# CONSIGNE 1:
Pouvez-vous reprendre mot pour mot le passage du texte sur le gisement de Touat qui commence par « ENI, grand bénéficiaire » et va jusqu'à « toujours dans la wilaya d’Adrar. » ?
# CONSIGNE 2:
Quelles sont toutes les entreprises nommées dans le texte sur le gisement de Touat ?

# EXTRAIT DU TEXTE:
◇ ◇ ◇ ◇
Un décret présidentiel daté du 17 février 2026 et publié dans le Journal officiel algérien du 24 février officialise la sortie totale du groupe français Engie du gisement gazier de Touat, dans la wilaya d’Adrar. Une nouvelle page se tourne dans les relations énergétiques entre Alger et Paris, déjà fragilisées par plusieurs années de tensions diplomatiques.
Le texte approuve l’avenant n° 5 au contrat du 10 juillet 2002 portant sur l’exploration et l’exploitation des hydrocarbures dans le périmètre de Touat, blocs 352A et 353. Cet avenant a été signé à Alger le 10 novembre 2025 entre Sonatrach et la société E&E Algeria Touat B.V.
C’est l’italien ENI qui sort grand gagnant de l’opération. Le groupe, déjà présent dans le champ depuis son acquisition de Neptune Energy début 2024, absorbe 8 % des parts détenues par Engie et porte ainsi sa participation indirecte à 42,9 %. Le thaïlandais PTTEP, de son côté, rachète les 22 % restants, héritant de 34 % du capital d’E&E Algeria Touat B.V. Sonatrach conserve sa part directe de 35 %, et l’ensemble du gaz produit est désormais vendu à la compagnie nationale.
ENI, grand bénéficiaire d’un recul français
Ce repositionnement s’inscrit dans une dynamique plus large où, dans un contexte de relations algéro-françaises dégradées, les entreprises italiennes, asiatiques et américaines ont progressivement renforcé leur présence dans le secteur énergétique algérien. ENI a, de son côté, considérablement renforcé sa présence dans le pays, au point d’en faire le deuxième bénéficiaire africain de ses paiements mondiaux, avec 1,2 milliard de dollars versés en 2024. Le groupe italien est également engagé aux côtés de PTTEP dans l’exploration du bloc Reggane 2, attribué dans le cadre du Bid Round 2024, toujours dans la wilaya d’Adrar.
◇ ◇ ◇ ◇
# DONNÉES FOURNIES:
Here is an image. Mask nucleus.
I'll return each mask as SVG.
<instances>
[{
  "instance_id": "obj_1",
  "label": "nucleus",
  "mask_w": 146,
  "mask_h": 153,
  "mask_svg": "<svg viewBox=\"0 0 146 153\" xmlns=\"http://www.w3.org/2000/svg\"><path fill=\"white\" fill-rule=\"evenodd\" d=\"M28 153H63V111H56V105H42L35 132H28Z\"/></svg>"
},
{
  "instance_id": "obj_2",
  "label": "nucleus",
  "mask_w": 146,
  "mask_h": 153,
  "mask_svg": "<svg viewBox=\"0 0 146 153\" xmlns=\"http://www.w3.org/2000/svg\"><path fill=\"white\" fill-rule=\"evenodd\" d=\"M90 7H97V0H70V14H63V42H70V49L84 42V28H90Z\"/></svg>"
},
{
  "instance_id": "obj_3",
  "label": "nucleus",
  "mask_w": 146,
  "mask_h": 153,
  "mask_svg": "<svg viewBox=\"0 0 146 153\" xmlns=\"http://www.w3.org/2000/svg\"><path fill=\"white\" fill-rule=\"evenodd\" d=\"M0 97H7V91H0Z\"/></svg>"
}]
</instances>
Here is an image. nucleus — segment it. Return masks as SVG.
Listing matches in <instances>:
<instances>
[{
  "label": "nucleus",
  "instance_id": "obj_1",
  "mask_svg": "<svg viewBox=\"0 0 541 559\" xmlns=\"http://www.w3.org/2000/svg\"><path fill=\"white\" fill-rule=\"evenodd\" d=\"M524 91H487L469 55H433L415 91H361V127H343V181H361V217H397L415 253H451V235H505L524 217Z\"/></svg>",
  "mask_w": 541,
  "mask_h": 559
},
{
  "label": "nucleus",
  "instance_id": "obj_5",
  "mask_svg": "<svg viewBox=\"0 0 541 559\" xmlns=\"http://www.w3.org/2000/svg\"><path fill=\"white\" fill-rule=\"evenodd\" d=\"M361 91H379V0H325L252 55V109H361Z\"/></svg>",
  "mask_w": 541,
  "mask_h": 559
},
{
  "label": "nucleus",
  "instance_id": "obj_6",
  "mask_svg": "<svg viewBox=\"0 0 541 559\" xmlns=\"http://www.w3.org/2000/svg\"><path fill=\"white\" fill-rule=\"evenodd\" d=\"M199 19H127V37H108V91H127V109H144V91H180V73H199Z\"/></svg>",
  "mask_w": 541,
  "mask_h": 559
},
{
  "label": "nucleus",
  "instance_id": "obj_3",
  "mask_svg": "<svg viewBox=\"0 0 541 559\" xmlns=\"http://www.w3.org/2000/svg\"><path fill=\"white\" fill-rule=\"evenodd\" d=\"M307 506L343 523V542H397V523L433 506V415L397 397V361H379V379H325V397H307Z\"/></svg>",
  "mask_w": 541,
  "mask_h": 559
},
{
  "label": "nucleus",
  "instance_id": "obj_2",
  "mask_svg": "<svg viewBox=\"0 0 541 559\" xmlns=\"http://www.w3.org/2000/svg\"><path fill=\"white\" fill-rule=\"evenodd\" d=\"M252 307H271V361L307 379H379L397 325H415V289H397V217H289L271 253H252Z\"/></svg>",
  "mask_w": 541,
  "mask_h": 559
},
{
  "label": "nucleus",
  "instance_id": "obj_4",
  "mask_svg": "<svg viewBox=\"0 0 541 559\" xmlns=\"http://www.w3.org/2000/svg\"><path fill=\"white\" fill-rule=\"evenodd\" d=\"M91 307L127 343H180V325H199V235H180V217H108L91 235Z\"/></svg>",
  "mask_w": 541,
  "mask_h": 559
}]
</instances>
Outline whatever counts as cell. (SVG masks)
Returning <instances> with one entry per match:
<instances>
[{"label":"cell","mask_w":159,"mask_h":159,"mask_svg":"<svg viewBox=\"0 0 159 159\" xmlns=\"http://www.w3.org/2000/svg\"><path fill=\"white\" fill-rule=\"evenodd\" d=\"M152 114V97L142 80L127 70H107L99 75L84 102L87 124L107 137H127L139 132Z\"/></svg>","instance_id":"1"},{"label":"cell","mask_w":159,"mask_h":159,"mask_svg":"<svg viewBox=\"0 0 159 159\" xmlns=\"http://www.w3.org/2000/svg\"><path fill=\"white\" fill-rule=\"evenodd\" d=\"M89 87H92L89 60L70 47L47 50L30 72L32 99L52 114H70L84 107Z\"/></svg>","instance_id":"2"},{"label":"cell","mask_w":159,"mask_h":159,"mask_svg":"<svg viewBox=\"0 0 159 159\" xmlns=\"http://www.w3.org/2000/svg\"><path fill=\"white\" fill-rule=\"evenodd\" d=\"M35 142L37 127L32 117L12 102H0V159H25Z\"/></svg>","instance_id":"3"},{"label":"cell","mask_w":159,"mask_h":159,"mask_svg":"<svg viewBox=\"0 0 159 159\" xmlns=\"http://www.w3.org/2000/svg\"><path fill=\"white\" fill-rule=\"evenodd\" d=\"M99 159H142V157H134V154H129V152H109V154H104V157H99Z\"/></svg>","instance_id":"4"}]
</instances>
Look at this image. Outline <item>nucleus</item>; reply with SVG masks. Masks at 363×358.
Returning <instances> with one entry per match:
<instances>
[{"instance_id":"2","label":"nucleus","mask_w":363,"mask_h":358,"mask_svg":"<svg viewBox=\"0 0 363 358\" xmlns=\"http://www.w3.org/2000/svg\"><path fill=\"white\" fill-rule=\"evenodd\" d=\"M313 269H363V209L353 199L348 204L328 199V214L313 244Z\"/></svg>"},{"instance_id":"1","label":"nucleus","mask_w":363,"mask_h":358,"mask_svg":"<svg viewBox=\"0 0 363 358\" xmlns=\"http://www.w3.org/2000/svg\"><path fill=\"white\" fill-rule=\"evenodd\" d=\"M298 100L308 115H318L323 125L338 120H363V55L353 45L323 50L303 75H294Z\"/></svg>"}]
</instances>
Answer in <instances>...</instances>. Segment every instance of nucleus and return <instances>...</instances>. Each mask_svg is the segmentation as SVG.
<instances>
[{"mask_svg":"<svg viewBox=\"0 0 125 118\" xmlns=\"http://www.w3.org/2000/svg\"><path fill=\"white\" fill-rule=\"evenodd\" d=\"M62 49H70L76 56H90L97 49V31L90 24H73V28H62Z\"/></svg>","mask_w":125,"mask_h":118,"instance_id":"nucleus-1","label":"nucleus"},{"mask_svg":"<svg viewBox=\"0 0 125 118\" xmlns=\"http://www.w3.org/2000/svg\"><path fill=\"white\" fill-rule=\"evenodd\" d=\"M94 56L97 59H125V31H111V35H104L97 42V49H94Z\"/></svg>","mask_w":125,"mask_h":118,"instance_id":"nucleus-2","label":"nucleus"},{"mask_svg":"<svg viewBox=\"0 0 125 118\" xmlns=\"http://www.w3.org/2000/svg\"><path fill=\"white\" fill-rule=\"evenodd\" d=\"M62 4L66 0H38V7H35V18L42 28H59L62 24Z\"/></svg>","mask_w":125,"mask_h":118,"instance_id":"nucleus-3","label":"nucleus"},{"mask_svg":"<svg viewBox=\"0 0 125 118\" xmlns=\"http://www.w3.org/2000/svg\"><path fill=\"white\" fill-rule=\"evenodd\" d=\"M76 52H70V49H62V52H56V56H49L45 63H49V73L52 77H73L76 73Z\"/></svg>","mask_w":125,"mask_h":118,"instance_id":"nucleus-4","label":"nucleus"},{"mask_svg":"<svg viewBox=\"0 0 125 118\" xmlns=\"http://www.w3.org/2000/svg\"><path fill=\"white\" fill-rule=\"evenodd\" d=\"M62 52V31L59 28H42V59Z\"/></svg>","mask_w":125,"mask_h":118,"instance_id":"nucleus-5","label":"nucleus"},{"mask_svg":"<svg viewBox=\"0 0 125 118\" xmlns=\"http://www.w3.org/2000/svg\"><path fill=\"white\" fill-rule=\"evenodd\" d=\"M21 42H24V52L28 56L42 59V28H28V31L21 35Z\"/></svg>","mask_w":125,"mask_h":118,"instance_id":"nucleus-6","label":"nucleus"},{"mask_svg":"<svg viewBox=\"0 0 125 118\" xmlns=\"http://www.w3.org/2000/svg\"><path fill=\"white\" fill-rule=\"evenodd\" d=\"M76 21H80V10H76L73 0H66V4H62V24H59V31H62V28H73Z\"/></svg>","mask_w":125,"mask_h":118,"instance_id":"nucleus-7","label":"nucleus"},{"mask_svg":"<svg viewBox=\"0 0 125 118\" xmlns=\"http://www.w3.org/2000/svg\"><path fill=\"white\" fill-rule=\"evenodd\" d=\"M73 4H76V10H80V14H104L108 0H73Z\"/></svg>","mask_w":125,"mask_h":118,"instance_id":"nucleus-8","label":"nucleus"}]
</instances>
◇ ◇ ◇ ◇
# RÉPONSE ATTENDUE 1:
ENI, grand bénéficiaire d’un recul français
Ce repositionnement s’inscrit dans une dynamique plus large où, dans un contexte de relations algéro-françaises dégradées, les entreprises italiennes, asiatiques et américaines ont progressivement renforcé leur présence dans le secteur énergétique algérien. ENI a, de son côté, considérablement renforcé sa présence dans le pays, au point d’en faire le deuxième bénéficiaire africain de ses paiements mondiaux, avec 1,2 milliard de dollars versés en 2024. Le groupe italien est également engagé aux côtés de PTTEP dans l’exploration du bloc Reggane 2, attribué dans le cadre du Bid Round 2024, toujours dans la wilaya d’Adrar.

# RÉPONSE ATTENDUE 2:
- Engie
- Sonatrach
- E&E Algeria Touat B.V.
- ENI
- Neptune Energy
- PTTEP